START Material for this exercise

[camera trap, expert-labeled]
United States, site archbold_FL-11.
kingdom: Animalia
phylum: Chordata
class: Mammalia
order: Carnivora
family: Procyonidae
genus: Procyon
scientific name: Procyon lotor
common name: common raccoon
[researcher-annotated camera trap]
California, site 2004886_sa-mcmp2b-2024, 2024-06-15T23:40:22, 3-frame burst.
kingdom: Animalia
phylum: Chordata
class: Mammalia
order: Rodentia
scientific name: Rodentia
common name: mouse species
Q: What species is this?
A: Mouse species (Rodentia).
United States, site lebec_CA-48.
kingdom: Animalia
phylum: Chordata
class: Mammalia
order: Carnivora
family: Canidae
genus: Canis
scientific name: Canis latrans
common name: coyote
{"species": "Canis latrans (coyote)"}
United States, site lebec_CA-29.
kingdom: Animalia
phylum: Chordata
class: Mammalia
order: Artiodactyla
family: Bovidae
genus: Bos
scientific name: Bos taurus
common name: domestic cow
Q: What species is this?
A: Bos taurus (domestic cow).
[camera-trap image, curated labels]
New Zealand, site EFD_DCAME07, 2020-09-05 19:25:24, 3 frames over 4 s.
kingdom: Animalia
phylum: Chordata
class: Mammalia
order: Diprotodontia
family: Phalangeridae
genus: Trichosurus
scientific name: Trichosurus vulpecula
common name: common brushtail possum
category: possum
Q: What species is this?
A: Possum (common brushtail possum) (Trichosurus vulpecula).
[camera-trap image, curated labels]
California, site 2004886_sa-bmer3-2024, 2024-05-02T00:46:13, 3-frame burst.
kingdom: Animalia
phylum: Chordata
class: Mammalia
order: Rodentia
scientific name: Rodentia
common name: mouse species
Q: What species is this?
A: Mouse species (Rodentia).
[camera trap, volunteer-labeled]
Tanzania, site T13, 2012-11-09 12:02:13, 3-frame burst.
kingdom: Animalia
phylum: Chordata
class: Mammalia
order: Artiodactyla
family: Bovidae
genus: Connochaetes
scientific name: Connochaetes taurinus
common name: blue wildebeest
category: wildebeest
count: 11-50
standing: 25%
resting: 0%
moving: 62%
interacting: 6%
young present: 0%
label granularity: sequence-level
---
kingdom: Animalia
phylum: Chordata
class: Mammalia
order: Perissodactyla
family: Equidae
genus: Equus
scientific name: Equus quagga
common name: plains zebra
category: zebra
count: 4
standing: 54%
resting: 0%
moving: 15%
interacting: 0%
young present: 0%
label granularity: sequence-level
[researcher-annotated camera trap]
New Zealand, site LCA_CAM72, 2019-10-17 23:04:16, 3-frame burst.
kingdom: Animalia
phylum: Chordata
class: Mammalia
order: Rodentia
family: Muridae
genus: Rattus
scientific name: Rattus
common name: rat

END Material for this exercise

▶ **Problem statement**: Line by line, reproduce the data exactly.

▶ **Answer space**:
[camera trap, expert-labeled]
United States, site archbold_FL-11.
kingdom: Animalia
phylum: Chordata
class: Mammalia
order: Carnivora
family: Procyonidae
genus: Procyon
scientific name: Procyon lotor
common name: common raccoon
[researcher-annotated camera trap]
California, site 2004886_sa-mcmp2b-2024, 2024-06-15T23:40:22, 3-frame burst.
kingdom: Animalia
phylum: Chordata
class: Mammalia
order: Rodentia
scientific name: Rodentia
common name: mouse species
Q: What species is this?
A: Mouse species (Rodentia).
United States, site lebec_CA-48.
kingdom: Animalia
phylum: Chordata
class: Mammalia
order: Carnivora
family: Canidae
genus: Canis
scientific name: Canis latrans
common name: coyote
{"species": "Canis latrans (coyote)"}
United States, site lebec_CA-29.
kingdom: Animalia
phylum: Chordata
class: Mammalia
order: Artiodactyla
family: Bovidae
genus: Bos
scientific name: Bos taurus
common name: domestic cow
Q: What species is this?
A: Bos taurus (domestic cow).
[camera-trap image, curated labels]
New Zealand, site EFD_DCAME07, 2020-09-05 19:25:24, 3 frames over 4 s.
kingdom: Animalia
phylum: Chordata
class: Mammalia
order: Diprotodontia
family: Phalangeridae
genus: Trichosurus
scientific name: Trichosurus vulpecula
common name: common brushtail possum
category: possum
Q: What species is this?
A: Possum (common brushtail possum) (Trichosurus vulpecula).
[camera-trap image, curated labels]
California, site 2004886_sa-bmer3-2024, 2024-05-02T00:46:13, 3-frame burst.
kingdom: Animalia
phylum: Chordata
class: Mammalia
order: Rodentia
scientific name: Rodentia
common name: mouse species
Q: What species is this?
A: Mouse species (Rodentia).
[camera trap, volunteer-labeled]
Tanzania, site T13, 2012-11-09 12:02:13, 3-frame burst.
kingdom: Animalia
phylum: Chordata
class: Mammalia
order: Artiodactyla
family: Bovidae
genus: Connochaetes
scientific name: Connochaetes taurinus
common name: blue wildebeest
category: wildebeest
count: 11-50
standing: 25%
resting: 0%
moving: 62%
interacting: 6%
young present: 0%
label granularity: sequence-level
---
kingdom: Animalia
phylum: Chordata
class: Mammalia
order: Perissodactyla
family: Equidae
genus: Equus
scientific name: Equus quagga
common name: plains zebra
category: zebra
count: 4
standing: 54%
resting: 0%
moving: 15%
interacting: 0%
young present: 0%
label granularity: sequence-level
[researcher-annotated camera trap]
New Zealand, site LCA_CAM72, 2019-10-17 23:04:16, 3-frame burst.
kingdom: Animalia
phylum: Chordata
class: Mammalia
order: Rodentia
family: Muridae
genus: Rattus
scientific name: Rattus
common name: rat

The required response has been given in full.